**Problem to work on**
Nothing but the lines from the one containing "Игровая клавиатура Delux" through the last line of the data below should be returned, each exactly as it stands, pictures excluded.
::: Data shown
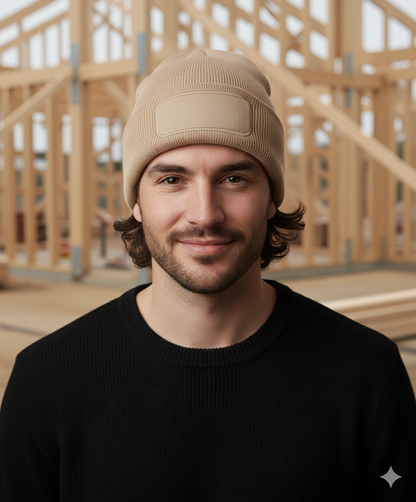 Wintermütze (bedruckt mit Logo) creme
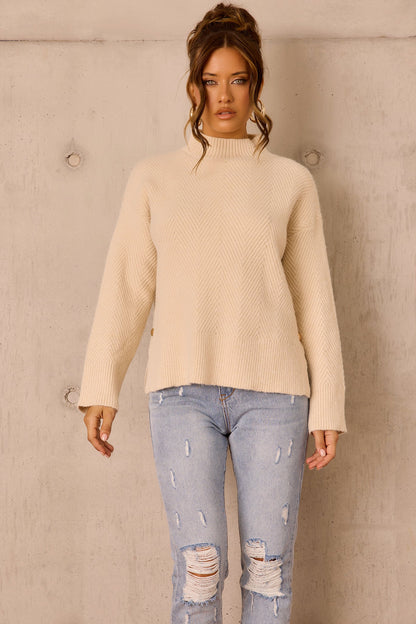 Washed Ashore Knit Sweater - Bone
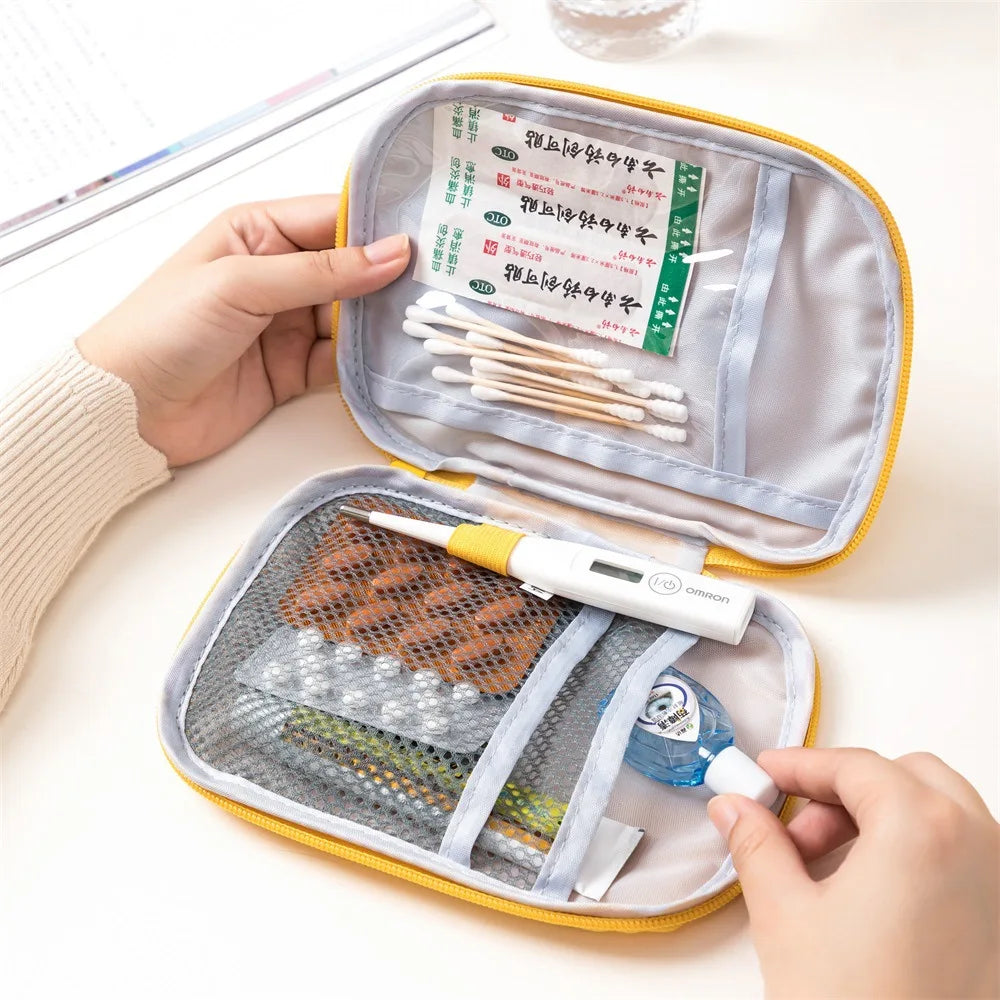 Portable First Aid Kit Essential for Business Trips Outdoor Adventures Home Emergency Storage Compact Travel Health Care Supplie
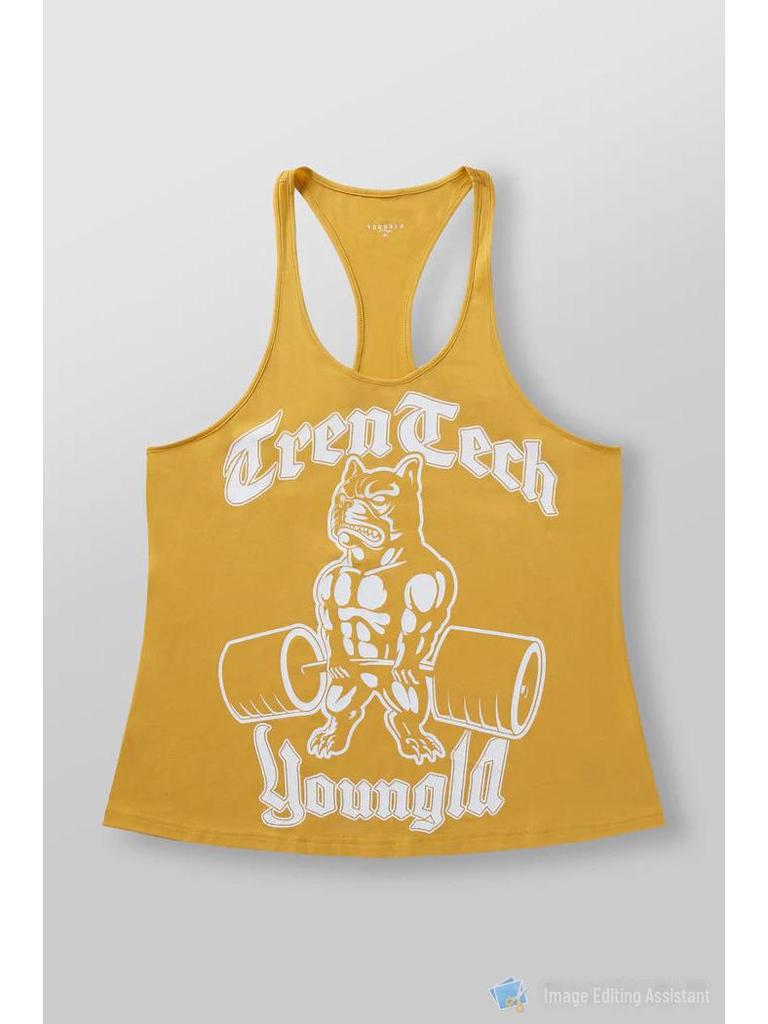 YoungLA Herren-Fitnessweste im amerikanischen Stil, ärmellos, Laufweste aus Baumwolle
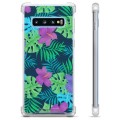 Samsung Galaxy S10 Hybridskal - Tropiska Blommor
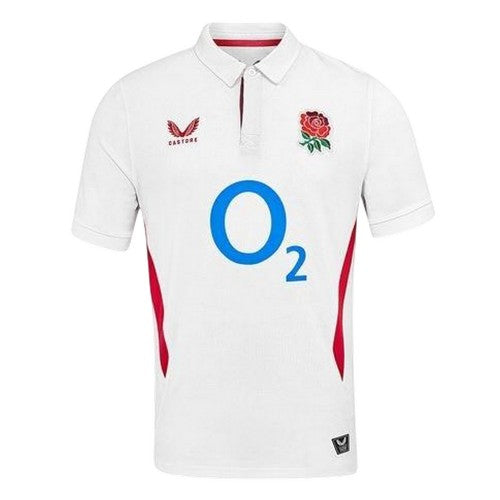 Front - Castore Unisex Adult 2025 England Rugby Classic Rugby Shirt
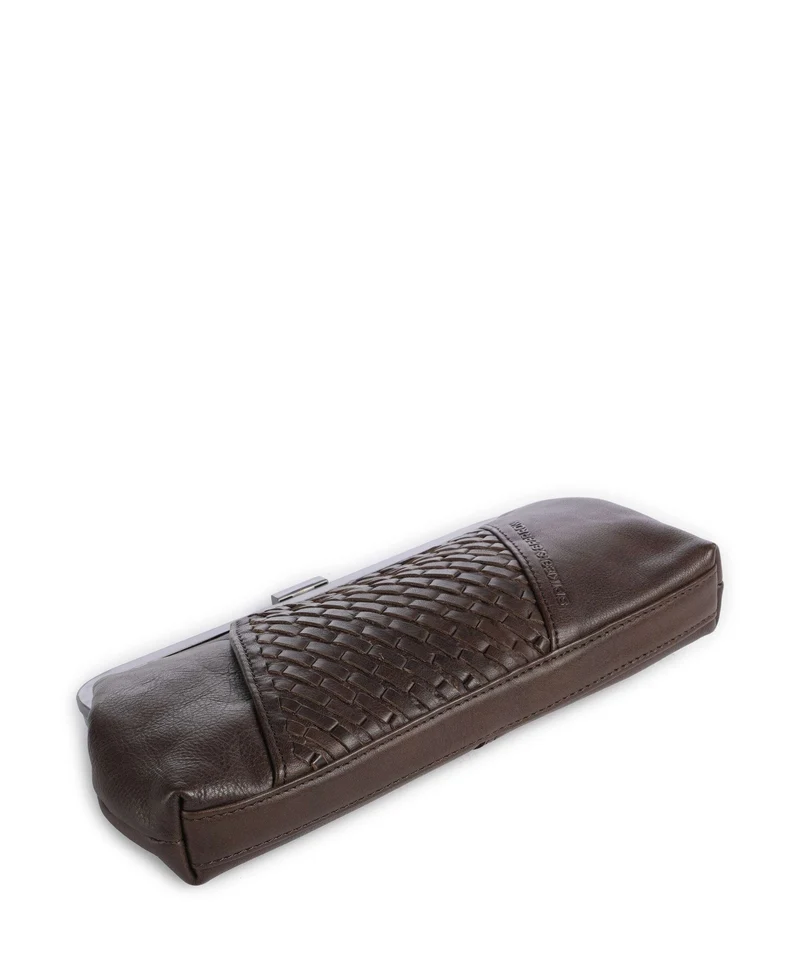 Spikes & Sparrow Woven Susy Umhängetasche dark brown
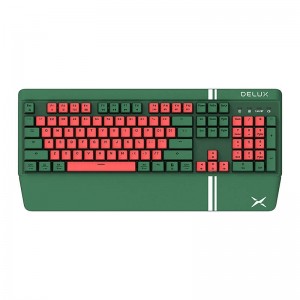 Игровая клавиатура Delux Delux KM17DB (зелено-красная)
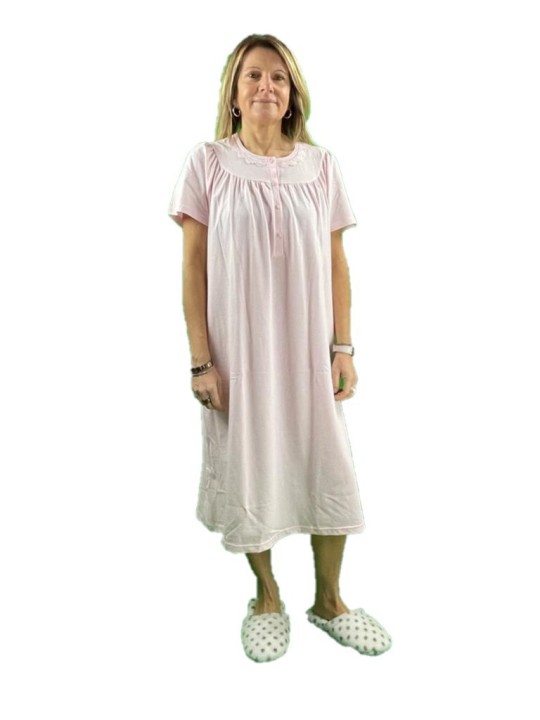 Linclalor Camicia da notte in puro cotone manica corta art. 71362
::::::
**Response below**
 Игровая клавиатура Delux Delux KM17DB (зелено-красная)
 Linclalor Camicia da notte in puro cotone manica corta art. 71362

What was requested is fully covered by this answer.